Offline multi-agent reinforcement learning (MARL) aims to solve cooperative decision-making problems in multi-agent systems using pre-collected datasets. Existing offline MARL methods primarily constrain training within the dataset distribution, resulting in overly conservative policies that struggle to generalize beyond the support of the data. While model-based approaches offer a promising solution by expanding the original dataset with synthetic data generated from a learned world model, the high dimensionality, non-stationarity, and complexity of multi-agent systems make it challenging to accurately estimate the transitions and reward functions in offline MARL. Given the difficulty of directly modeling joint dynamics, we propose a local-to-global (LOGO) world model, a novel framework that leverages local predictions-which are easier to estimate-to infer global state dynamics, thus improving prediction accuracy while implicitly capturing agent-wise dependencies. Using the trained world model, we generate synthetic data to augment the original dataset, expanding the effective state-action space. To ensure reliable policy learning, we further introduce an uncertainty-aware sampling mechanism that adaptively weights synthetic data by prediction uncertainty, reducing approximation error propagation to policies. In contrast to conventional ensemble-based methods, our approach requires only an additional encoder for uncertainty estimation, significantly reducing computational overhead while maintaining accuracy. Extensive experiments across 8 scenarios against 8 baselines demonstrate that our method surpasses state-of-the-art baselines on standard offline MARL benchmarks, establishing a new model-based baseline for generalizable offline multi-agent learning.

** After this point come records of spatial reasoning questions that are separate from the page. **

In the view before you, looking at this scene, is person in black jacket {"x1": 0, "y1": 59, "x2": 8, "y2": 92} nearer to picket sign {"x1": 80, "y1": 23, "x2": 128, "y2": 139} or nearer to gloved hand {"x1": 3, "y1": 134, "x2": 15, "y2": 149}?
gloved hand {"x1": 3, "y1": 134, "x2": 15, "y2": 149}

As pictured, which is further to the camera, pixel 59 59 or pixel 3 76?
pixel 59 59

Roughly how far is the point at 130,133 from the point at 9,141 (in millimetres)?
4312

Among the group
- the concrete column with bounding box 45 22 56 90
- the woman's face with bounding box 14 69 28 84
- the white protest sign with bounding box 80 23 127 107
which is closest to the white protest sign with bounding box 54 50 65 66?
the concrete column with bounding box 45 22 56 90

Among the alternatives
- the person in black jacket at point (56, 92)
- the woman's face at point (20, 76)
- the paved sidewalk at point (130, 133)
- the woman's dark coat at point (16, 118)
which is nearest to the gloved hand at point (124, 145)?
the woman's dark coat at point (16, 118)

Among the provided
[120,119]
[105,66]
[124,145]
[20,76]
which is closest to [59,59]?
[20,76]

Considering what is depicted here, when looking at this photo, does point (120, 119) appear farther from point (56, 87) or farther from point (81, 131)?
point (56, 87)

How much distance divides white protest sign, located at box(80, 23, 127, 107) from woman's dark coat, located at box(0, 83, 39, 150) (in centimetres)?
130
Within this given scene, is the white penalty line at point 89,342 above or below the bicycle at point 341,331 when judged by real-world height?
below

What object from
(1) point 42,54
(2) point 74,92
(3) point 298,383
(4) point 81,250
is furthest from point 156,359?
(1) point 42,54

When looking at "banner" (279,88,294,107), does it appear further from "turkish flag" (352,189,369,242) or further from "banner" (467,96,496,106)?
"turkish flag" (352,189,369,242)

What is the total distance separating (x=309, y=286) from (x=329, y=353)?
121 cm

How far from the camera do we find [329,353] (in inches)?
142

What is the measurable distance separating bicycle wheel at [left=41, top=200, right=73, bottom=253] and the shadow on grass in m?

翻译：离线多智能体强化学习（MARL）旨在利用预先收集的数据集解决多智能体系统中的协作决策问题。现有离线MARL方法主要将训练约束在数据集分布范围内，导致策略过于保守，难以泛化至数据支撑集之外。尽管基于模型的方法通过学习的世界模型生成合成数据以扩展原始数据集，为这一问题提供了有前景的解决方案，但多智能体系统的高维性、非平稳性与复杂性使得准确估计离线MARL中的状态转移与奖励函数极具挑战。鉴于直接建模联合动力学存在困难，我们提出一种局部到全局（LOGO）世界模型——该新颖框架利用更易估计的局部预测来推断全局状态动力学，从而在隐式捕获智能体间依赖关系的同时提升预测精度。借助训练完成的世界模型，我们生成合成数据以增强原始数据集，从而扩展有效的状态-动作空间。为确保策略学习的可靠性，我们进一步引入不确定性感知采样机制，通过预测不确定性自适应加权合成数据，减少近似误差向策略的传播。与传统的基于集成的方法相比，本方法仅需额外编码器进行不确定性估计，在保持精度的同时显著降低计算开销。在8种场景下与8个基线方法的广泛实验表明，本方法在标准离线MARL基准测试中超越了当前最优基线，为可泛化的离线多智能体学习建立了新的基于模型基准。